Outros casos requerem cirurgia de grande porte, como no caso desse jovem de 26 anos de idade, que chegou ao hospital às 13 horas. Ele foi gravemente ferido por uma arma de fogo e, durante o exame clínico, o médico notou uma ferida aberta na altura do abdômen, sem encontrar a marca de saída da bala.

O paciente estava consciente, mas não conseguia mover as pernas. Primeiro, a equipe de MSF inseriu um tubo torácico para evitar complicações relacionadas ao sangramento contínuo. Depois, realizou uma radiografia e uma laparotomia, examinando o abdômen para determinar quanto dano a bala causou.

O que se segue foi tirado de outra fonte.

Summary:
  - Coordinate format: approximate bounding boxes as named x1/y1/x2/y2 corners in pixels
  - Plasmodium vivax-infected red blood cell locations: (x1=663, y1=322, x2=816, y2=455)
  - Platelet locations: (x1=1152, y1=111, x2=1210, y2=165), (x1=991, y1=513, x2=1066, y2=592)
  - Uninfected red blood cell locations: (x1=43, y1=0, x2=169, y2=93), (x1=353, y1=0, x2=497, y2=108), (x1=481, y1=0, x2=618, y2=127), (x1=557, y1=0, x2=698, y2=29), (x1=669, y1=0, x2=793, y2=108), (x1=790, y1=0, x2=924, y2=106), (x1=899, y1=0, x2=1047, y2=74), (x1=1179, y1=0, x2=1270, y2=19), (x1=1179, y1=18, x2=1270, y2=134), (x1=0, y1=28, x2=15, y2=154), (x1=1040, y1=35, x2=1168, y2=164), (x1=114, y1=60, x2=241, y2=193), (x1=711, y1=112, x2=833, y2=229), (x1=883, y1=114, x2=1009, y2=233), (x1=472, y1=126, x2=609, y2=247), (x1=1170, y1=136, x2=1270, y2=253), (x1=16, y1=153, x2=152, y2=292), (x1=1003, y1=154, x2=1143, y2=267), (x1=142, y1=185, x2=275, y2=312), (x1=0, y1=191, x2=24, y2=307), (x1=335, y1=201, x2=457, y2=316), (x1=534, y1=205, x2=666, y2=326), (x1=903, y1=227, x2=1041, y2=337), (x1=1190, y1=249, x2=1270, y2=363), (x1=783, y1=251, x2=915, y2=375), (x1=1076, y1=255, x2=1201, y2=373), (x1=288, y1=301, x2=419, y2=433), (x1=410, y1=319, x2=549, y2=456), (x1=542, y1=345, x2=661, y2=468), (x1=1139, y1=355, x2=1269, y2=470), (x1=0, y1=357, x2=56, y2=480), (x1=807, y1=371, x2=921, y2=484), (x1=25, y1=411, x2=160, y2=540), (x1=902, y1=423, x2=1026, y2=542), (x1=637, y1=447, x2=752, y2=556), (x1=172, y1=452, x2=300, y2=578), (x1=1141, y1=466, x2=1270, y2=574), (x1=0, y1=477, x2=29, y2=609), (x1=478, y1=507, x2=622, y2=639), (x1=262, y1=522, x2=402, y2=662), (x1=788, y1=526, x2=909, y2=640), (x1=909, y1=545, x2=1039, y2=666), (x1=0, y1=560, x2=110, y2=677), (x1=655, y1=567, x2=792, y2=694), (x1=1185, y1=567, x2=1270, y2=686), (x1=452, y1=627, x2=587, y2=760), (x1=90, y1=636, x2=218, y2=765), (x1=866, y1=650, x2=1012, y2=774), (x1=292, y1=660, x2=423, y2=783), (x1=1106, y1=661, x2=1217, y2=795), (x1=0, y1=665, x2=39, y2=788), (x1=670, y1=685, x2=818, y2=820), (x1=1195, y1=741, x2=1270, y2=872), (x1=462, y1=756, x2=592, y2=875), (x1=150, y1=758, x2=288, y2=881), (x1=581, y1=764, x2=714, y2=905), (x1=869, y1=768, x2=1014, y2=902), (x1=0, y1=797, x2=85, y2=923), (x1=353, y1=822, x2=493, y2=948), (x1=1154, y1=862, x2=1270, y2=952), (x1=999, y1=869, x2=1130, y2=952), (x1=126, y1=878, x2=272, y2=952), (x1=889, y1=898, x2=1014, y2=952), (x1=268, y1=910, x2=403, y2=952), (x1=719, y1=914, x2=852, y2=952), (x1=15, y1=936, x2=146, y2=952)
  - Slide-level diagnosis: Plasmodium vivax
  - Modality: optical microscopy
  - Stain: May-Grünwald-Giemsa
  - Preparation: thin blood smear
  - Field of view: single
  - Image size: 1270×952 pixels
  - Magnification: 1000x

A cirurgia não mostrou danos aos órgãos vitais – a bala atingiu por pouco o fígado. A radiografia confirmou as hipóteses iniciais no pronto-socorro: a bala não saiu e ficou alojada na coluna do paciente.

Ele foi, então, transferido para a unidade de terapia intensiva do hospital. “Existe um dano potencial aos músculos abdominais, juntamente com a paraplegia, o que pode dificultar ainda mais a respiração”, diz Elsa Carise, médica anestesista da UTI. “Isso requer monitoramento constante e muito mais cuidados de enfermagem e possivelmente atenção médica do que os pacientes normalmente recebem em um hospital”.

A gravidade dos ferimentos a bala depende de vários fatores, incluindo o caminho que a bala faz, pois pode danificar órgãos e vasos sanguíneos. O caso deste jovem não é incomum. “Recebemos muitos casos de ferimentos a bala no peito e no abdômen”, diz Katherine Holte, cirurgiã de MSF. “Com a equipe de cirurgia visceral, conseguimos salvar a vida de muitos pacientes. São feridas, buracos no abdômen, que, sem cirurgia, não podem se curar sozinhos. Portanto, é evidente que salvamos muitas vidas aqui.”